Der Dresdner CDU-Vorsitzende Christian Hartmann.
Der Dresdner CDU-Vorsitzende Christian Hartmann.

Von Dominik Brüggemann

Dresden - Nach dem sexuellen Übergriff auf vier kleine Mädchen im Dresdner Georg-Arnhold-Bad (MOPO24 berichtete) kritisiert die SPD jetzt den Dresdner CDU-Vorsitzenden Christian Hartmann. Der hatte nach dem Übergriff ein Sicherheitskonzept in Dresdner Schwimmbädern gefordert.

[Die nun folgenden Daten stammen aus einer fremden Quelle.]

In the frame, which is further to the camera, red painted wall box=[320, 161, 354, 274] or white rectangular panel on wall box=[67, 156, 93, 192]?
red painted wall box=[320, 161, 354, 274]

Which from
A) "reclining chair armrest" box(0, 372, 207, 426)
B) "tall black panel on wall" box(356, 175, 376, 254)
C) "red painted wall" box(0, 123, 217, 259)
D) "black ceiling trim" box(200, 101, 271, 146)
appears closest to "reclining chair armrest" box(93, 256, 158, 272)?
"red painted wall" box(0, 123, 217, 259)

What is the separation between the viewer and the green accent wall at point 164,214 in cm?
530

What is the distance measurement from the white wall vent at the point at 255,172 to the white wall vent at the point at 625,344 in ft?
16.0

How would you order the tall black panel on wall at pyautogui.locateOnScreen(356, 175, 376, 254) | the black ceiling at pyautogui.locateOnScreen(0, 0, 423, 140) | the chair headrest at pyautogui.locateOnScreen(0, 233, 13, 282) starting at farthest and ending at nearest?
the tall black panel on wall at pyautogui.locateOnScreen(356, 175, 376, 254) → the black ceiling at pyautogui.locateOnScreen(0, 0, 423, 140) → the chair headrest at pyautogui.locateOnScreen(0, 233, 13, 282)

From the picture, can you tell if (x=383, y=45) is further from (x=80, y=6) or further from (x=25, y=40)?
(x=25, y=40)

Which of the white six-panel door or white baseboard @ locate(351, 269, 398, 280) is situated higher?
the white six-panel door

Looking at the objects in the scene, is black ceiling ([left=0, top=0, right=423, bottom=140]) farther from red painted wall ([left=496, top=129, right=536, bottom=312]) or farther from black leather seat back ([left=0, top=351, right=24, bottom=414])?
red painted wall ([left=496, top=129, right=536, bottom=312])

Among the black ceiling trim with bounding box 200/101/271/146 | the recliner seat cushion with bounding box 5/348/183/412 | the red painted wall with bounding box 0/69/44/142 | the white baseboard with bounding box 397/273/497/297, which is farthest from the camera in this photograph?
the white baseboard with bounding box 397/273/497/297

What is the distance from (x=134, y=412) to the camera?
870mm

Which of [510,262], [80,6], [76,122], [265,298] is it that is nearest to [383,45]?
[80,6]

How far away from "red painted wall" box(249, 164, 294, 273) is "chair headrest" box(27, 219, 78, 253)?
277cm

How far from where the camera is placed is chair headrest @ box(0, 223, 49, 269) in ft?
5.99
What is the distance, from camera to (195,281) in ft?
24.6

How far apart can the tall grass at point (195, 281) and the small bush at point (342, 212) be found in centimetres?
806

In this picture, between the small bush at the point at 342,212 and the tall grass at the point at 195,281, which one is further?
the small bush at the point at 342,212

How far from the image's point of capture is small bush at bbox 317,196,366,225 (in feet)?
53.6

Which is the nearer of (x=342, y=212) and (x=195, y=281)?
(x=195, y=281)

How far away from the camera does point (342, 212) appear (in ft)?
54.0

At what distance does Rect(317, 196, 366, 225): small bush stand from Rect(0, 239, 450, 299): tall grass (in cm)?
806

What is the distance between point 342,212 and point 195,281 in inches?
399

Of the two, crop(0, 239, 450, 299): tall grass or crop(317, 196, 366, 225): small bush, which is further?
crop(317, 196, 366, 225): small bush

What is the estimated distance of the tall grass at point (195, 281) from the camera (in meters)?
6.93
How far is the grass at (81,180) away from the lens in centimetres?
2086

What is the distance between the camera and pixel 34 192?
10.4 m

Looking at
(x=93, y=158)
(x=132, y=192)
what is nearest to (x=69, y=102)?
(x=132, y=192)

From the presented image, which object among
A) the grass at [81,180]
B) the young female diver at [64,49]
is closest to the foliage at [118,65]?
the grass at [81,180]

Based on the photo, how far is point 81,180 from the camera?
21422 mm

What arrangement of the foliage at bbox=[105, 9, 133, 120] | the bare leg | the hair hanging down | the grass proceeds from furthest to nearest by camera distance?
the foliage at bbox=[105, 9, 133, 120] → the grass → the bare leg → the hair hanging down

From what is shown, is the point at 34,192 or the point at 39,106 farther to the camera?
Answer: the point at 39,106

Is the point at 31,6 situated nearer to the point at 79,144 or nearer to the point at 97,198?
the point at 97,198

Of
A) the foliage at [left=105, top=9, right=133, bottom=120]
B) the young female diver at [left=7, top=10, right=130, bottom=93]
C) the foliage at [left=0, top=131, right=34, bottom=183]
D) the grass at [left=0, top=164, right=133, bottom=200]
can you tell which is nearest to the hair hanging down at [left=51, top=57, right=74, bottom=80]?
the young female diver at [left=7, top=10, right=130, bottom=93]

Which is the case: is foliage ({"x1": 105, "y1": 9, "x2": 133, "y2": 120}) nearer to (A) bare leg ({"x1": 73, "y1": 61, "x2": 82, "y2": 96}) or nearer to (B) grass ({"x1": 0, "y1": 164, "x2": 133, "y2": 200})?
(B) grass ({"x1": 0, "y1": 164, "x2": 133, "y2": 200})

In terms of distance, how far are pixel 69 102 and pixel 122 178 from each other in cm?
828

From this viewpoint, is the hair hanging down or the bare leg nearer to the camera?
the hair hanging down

Der Vorsitzende der SPD-Fraktion, Christian Avenarius, sagte: „Die Forderung nach einem Sicherheitskonzept für die Dresdner Schwimmbäder erweckt den Eindruck, dass eine besondere Gefährdung für die Sicherheit der Besucher der Dresdner Bäder bestehen würde. Dies ist - zum Glück - nicht der Fall.“

Die Mitarbeiter der Dresdner Bäder hätten bislang stets rasch und konsequent auf Fehlverhalten von Besuchern reagiert.

Dresden sei weiterhin eine der sichersten Großstädte in Deutschland. „Wir sollten die Bürger unserer Stadt nicht mit absolut überflüssigen Vorschlägen beunruhigen“, so Avenarius.

Die Mutter einer der begrapschten Kinder äußerte sich unterdessen ebenfalls zu dem Vorfall. Sylvia S. teilte mit: „Liebe Eltern, wie wir erfahren konnten, war das kein Einzelfall in Schwimmbädern. Wir wollen nicht, dass auch ihr eure Mädchen eines Tages vom Polizeirevier wegen eines solchen Vorfalls abholen müsst.“

Der mutmaßliche Grapscher, ein 19-jähriger afghanischer Asylbewerber, konnte nach der Tat vor Ort gestellt werden.

Dresdens Sportbürgermeister Peter Lames (52, SPD) hatte ein Badeverbot für Asylbewerber kategorisch abgewiesen. Er verwies darauf, dass es nicht richtig sei, alle Leute unter Generalverdacht zu stellen.

Der Vorsitzende der SPD-Fraktion, Christian Avenarius.
Der Vorsitzende der SPD-Fraktion, Christian Avenarius.